Beeindruckend unprätentiös setzt sich die gemächliche Inszenierung, die dem Thema gelegentlich auch mit humoristischen Einlagen begegnet, mit geradezu philosophischen Fragen auseinander. Was macht die Identität eines Menschen aus? Ab wann beginnt ein dementer Mensch seine Identität zu verlieren? Wie gehen Familienangehörige damit um, wenn ein Alzheimer-Kranker sie nicht mehr erkennt? Es geht aber auch um existenzielle Themen wie Sterben, Selbsttötung und Erlösung, Egoismus und Barmherzigkeit. Der Film fragt zudem auch nach Geborgenheit und Liebe.
Schilfrohr im Wind
Die Herkunft des Stoffes vom Theater ist unüberhörbar; er fußt auf einem Stück des Dramatikers François Archambault. Als Gegengewicht zu den vielen dialoglastigen Innenraum-Szenen setzt die Inszenierung auf Landschaftsaufnahmen mit im Wind wiegendem Schilfrohr oder Momente in einem einsamen Park, den leise Vogelstimmen erfüllen. Rückblenden in die Anfangsjahre des Ehepaares, in denen Édouard und Madeleine frisch verliebt in einem sommerlichen Wald herumturteln, erscheinen dagegen ziemlich kitschig. Auch der Soundtrack tendiert ins Sentimentale.

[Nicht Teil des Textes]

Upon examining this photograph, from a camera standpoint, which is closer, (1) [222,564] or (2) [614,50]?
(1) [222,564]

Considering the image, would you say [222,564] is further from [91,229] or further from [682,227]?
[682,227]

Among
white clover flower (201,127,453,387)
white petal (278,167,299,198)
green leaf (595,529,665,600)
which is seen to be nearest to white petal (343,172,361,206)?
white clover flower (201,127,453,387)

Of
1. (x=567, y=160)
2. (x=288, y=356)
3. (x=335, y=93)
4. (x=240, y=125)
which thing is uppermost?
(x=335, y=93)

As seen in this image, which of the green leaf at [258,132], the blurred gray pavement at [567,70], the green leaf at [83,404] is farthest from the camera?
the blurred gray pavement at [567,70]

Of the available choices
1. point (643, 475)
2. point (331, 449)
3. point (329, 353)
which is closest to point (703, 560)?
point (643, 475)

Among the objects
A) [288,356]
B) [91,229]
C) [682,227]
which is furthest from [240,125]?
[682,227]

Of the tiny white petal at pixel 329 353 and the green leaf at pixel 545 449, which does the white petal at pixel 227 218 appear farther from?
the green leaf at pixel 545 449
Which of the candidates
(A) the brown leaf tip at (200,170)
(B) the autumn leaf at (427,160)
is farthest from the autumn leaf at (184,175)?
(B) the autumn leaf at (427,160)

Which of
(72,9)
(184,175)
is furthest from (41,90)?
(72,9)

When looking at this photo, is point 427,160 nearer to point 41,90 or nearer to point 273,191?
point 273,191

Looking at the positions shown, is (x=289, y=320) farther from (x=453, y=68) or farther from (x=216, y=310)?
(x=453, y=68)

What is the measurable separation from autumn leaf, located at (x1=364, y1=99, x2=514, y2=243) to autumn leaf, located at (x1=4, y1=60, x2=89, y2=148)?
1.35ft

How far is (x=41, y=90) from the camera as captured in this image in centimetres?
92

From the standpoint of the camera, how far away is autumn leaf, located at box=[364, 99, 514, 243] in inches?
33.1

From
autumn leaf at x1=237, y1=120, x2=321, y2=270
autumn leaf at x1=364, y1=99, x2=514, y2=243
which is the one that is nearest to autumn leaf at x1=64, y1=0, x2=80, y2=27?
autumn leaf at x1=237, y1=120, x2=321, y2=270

„Du wirst mich in Erinnerung behalten“ lebt vor allem von soliden Schauspielerleistungen, allen voran Rémy Girard in der Rolle des Kranken, dessen Desorientierung mitsamt der Wut über die eigene Hilflosigkeit ebenso eindringlich dargestellt sind wie die Erleichterung und das Glücksgefühl über helle Momente oder die Verzweiflung, wenn Édouard sich seiner ausweglosen Situation bewusst wird.
Frappierende emotionale Intelligenz
In der jungen Karelle Tremblay hat Girard eine gleichrangige Partnerin an der Seite, die als Bérénice eine beachtliche Entwicklung von der blasierten Göre über die geduldige Aufpasserin bis zur einfühlsamen Seelenverwandten mit frappierender emotionaler Intelligenz durchläuft. Sie sorgt mit Girard für wunderbare Momente, wenn der Kranke Bérénice für seine verstorbene Tochter hält – und sie bereitwillig in diese Rolle schlüpft. In der packenden Schlussszene, in der die beiden auf einer Parkbank schweigend ihre Gedankenströme austauschen, läuft Tremblay zu echter Hochform auf.